## Task goal
Whenever a line in the entries below contains "Framed", copy that line.

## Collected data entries
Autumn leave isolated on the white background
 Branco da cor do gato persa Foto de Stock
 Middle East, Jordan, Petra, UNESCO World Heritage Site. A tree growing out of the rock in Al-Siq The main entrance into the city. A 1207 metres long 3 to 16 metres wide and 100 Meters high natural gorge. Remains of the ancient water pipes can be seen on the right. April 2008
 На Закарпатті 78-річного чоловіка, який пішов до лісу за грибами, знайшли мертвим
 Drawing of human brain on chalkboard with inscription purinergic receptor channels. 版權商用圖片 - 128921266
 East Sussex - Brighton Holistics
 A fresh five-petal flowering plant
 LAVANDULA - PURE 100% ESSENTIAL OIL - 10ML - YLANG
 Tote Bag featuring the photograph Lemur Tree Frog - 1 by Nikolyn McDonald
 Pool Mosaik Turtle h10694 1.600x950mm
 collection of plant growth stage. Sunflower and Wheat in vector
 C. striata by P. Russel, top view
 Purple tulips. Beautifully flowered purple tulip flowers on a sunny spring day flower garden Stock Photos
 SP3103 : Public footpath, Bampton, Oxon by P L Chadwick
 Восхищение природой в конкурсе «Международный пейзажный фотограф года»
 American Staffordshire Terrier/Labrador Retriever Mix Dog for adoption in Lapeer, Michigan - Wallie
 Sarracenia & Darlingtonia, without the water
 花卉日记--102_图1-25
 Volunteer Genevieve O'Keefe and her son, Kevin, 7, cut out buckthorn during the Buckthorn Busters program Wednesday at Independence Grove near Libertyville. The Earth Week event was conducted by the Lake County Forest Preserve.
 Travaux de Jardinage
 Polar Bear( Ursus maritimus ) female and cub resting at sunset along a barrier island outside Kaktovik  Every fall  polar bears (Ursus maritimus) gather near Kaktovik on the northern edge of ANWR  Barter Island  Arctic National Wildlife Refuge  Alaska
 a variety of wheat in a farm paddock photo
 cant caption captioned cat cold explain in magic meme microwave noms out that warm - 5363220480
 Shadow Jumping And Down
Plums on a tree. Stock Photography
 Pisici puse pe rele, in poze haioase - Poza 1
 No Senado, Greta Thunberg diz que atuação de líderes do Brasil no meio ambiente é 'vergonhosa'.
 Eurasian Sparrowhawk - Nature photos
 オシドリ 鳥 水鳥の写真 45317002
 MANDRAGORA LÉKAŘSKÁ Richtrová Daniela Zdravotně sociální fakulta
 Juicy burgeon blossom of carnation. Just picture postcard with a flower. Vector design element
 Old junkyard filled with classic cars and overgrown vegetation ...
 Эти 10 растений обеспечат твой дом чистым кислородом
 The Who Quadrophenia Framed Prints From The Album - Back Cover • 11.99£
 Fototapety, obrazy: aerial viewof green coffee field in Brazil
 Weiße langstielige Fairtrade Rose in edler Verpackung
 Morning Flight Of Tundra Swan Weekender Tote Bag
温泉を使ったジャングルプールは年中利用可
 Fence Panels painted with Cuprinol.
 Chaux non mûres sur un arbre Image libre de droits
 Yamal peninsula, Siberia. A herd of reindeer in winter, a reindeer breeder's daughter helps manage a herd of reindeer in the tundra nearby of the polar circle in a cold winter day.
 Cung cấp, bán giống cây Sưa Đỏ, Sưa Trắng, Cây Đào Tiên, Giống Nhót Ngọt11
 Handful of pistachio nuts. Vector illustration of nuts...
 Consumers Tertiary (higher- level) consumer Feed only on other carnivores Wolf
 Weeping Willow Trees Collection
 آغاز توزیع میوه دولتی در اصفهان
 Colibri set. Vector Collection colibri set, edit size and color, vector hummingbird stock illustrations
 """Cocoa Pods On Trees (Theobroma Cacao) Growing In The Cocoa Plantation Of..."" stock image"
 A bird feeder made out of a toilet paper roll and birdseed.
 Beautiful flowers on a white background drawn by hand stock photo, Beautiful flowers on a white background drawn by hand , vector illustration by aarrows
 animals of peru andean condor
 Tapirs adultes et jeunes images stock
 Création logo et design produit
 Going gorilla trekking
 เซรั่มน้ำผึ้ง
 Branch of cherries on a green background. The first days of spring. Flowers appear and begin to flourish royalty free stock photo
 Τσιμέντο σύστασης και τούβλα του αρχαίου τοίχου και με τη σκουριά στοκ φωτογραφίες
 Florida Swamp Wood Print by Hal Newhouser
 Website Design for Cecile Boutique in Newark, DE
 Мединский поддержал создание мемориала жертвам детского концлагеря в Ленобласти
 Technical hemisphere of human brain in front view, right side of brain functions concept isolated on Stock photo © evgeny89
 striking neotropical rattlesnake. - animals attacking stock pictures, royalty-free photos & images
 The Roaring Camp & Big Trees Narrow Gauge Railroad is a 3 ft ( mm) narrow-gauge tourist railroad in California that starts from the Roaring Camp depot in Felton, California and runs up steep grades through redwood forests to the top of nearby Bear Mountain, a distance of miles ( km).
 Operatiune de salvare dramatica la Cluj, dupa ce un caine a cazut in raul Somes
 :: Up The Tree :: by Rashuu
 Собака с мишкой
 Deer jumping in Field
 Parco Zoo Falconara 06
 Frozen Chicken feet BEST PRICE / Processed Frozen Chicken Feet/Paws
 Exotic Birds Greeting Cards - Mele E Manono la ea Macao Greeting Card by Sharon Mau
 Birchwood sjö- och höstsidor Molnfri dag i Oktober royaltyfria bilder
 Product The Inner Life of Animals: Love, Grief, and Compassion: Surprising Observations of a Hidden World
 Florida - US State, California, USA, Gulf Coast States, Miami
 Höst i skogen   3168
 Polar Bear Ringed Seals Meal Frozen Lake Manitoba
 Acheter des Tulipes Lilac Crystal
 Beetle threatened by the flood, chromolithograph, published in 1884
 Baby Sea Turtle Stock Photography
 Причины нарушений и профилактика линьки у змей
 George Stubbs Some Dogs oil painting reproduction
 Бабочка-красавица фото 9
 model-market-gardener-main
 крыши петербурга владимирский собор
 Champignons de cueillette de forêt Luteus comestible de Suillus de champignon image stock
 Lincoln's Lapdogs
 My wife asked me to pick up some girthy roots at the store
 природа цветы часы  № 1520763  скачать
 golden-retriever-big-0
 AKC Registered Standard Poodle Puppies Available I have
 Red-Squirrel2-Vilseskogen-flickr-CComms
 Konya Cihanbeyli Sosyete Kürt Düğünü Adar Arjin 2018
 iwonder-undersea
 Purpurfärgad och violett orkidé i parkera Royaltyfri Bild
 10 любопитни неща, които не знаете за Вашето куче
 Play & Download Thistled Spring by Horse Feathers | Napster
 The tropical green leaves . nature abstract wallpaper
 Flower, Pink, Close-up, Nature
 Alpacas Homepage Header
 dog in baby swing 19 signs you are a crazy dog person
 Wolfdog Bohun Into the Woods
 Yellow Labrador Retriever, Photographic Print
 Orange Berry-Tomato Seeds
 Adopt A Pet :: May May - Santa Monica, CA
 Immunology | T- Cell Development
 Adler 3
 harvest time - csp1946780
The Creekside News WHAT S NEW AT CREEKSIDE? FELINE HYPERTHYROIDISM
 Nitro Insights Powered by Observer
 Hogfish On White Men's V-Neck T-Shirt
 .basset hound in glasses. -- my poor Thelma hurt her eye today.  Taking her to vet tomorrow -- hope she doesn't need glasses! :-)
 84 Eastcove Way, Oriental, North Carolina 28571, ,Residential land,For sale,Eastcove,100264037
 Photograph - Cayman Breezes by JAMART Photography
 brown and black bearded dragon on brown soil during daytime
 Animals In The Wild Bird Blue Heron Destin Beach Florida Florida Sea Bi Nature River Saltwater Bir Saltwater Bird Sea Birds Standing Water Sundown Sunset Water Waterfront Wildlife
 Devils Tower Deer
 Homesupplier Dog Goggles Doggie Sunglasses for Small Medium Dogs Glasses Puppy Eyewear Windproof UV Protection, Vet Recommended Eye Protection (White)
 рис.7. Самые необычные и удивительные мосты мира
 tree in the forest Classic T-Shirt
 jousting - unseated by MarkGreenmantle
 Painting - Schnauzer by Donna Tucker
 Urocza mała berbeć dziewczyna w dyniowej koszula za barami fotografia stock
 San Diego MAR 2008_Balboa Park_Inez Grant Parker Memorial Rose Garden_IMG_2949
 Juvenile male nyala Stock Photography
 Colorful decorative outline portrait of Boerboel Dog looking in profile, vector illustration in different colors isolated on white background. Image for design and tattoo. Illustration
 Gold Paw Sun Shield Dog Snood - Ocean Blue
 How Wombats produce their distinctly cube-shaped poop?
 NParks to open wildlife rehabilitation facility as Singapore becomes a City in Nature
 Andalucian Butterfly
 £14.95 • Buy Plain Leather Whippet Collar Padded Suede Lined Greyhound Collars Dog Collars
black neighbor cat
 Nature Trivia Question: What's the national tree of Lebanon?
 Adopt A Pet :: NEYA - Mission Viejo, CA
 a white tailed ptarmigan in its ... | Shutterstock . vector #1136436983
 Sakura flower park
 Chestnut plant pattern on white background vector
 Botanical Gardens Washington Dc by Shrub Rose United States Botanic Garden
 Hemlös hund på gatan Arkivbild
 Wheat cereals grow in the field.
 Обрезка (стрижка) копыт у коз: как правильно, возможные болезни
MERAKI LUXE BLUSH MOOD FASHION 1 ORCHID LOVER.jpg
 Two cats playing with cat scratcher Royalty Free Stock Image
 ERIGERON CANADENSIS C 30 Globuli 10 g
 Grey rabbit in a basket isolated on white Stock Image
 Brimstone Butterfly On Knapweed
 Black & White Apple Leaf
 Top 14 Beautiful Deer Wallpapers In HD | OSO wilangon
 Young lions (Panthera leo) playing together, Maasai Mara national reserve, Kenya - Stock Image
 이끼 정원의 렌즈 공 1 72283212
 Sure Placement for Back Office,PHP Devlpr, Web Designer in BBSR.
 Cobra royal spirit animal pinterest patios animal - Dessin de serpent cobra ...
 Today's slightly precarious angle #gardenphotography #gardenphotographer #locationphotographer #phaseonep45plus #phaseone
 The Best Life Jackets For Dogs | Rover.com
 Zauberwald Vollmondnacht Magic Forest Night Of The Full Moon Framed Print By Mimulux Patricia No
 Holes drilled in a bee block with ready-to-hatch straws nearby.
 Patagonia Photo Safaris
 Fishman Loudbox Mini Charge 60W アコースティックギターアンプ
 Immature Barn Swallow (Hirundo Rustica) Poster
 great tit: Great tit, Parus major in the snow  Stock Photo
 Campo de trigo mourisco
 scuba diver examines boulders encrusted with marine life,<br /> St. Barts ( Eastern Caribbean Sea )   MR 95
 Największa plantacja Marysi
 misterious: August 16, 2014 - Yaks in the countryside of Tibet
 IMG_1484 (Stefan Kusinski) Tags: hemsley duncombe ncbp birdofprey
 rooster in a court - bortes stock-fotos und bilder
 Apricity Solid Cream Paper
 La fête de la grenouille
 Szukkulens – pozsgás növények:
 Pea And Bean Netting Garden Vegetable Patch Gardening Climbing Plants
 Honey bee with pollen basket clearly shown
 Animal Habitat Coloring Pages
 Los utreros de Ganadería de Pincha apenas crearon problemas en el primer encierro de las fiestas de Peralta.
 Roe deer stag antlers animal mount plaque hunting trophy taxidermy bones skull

## Solution to this task
 The Who Quadrophenia Framed Prints From The Album - Back Cover • 11.99£
 Zauberwald Vollmondnacht Magic Forest Night Of The Full Moon Framed Print By Mimulux Patricia No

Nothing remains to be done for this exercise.